Lesetext:
Verwaltungsrecht

Zur relativen Unwirksamkeit einer während der Verfahrensaussetzung ergangenen Entscheidung im gerichtlichen Verfahren nach § 80 Abs. 5 VwGO

Aktenzeichen  6 CS 18.1570

Datum:
28.8.2018
Rechtsgebiet:
Fundstelle:
BeckRS – 2018, 21883
Gerichtsart:
VGH
Gerichtsort:
München
Rechtsweg:
Verwaltungsgerichtsbarkeit
Normen:
VwGO § 80 Abs. 5, § 130 Abs.1 S. 1, § 173
ZPO § 246, § 249

 

Leitsatz

1 Die Rechtsfolgen der Aussetzung gem. § 173 VwGO iVm § 249 ZPO kann jeder Beteiligte trotz des Verfahrensstillstands mit den statthaften Rechtsbehelfen geltend machen, um der noch bestehenden Aussetzung Geltung zu verschaffen. (Rn. 6) (redaktioneller Leitsatz)
2 Eine Gerichtsentscheidung, die in Widerspruch Zur Verfahrensaussetzung während der Aussetzung des Verfahrens ergeht, ist relativ unwirksam und daher mit den üblichen Rechtsbehelfen anfechtbar; dies gilt auch für verwaltungsgerichtliche Entscheidungen über Anträge auf vorläufigen Rechtsschutz nach § 80 Abs. 5 VwGO (Anschluss an BayVGH BeckRS 2000, 29206).(Rn. 8) (redaktioneller Leitsatz)

Übungsdaten:

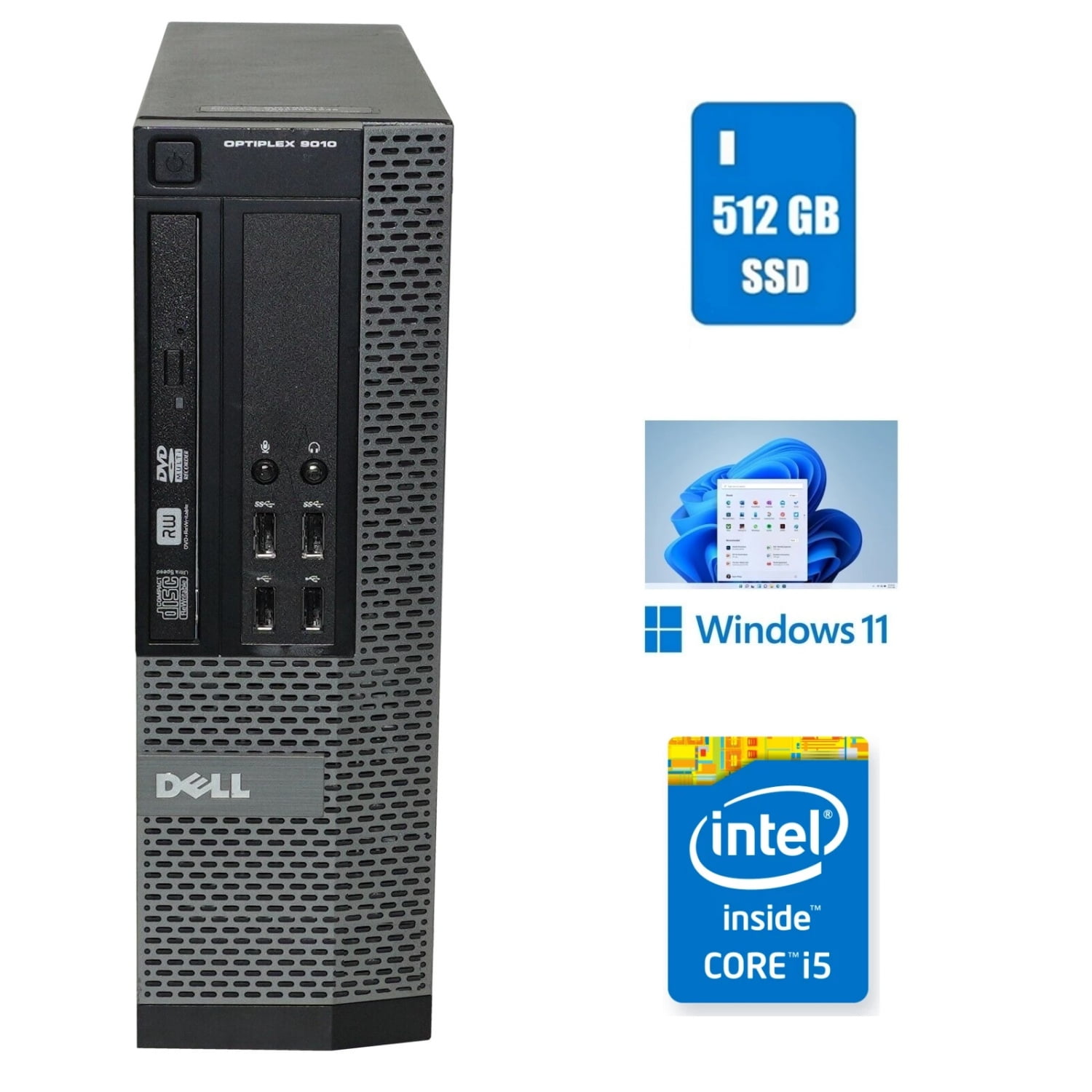 Dell Optiplex 9010 23-inch All-In-One Desktop PC (Intel Core I5 3570S 3.1GHz, 4GB RAM, 500GB HDD, DVDRW, LAN, Webcam, Integrated Graphics, Windows 7 Professional - Foto 7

Aufgaben:
• A. Welches Aktenzeichen nennt der Lesetext?
• B. Prüfen Sie bitte, ob die folgenden Aussagen mit dem Lesetext übereinstimmen, und belegen Sie jede Antwort mit den entscheidenden Worten daraus: (i) Der Beschluss stammt von einem Gericht in Berlin. (ii) Eine Gerichtsentscheidung, die während der Aussetzung des Verfahrens ergeht, ist relativ unwirksam. (iii) Nur das Gericht selbst kann die Rechtsfolgen der Aussetzung geltend machen.

Schriftliche Antworten:
• A. 6 CS 18.1570

• B.
(i) Nein: „München“
(ii) Ja: „ist relativ unwirksam und daher mit den üblichen Rechtsbehelfen anfechtbar“
(iii) Nein: „kann jeder Beteiligte trotz des Verfahrensstillstands mit den statthaften Rechtsbehelfen geltend machen“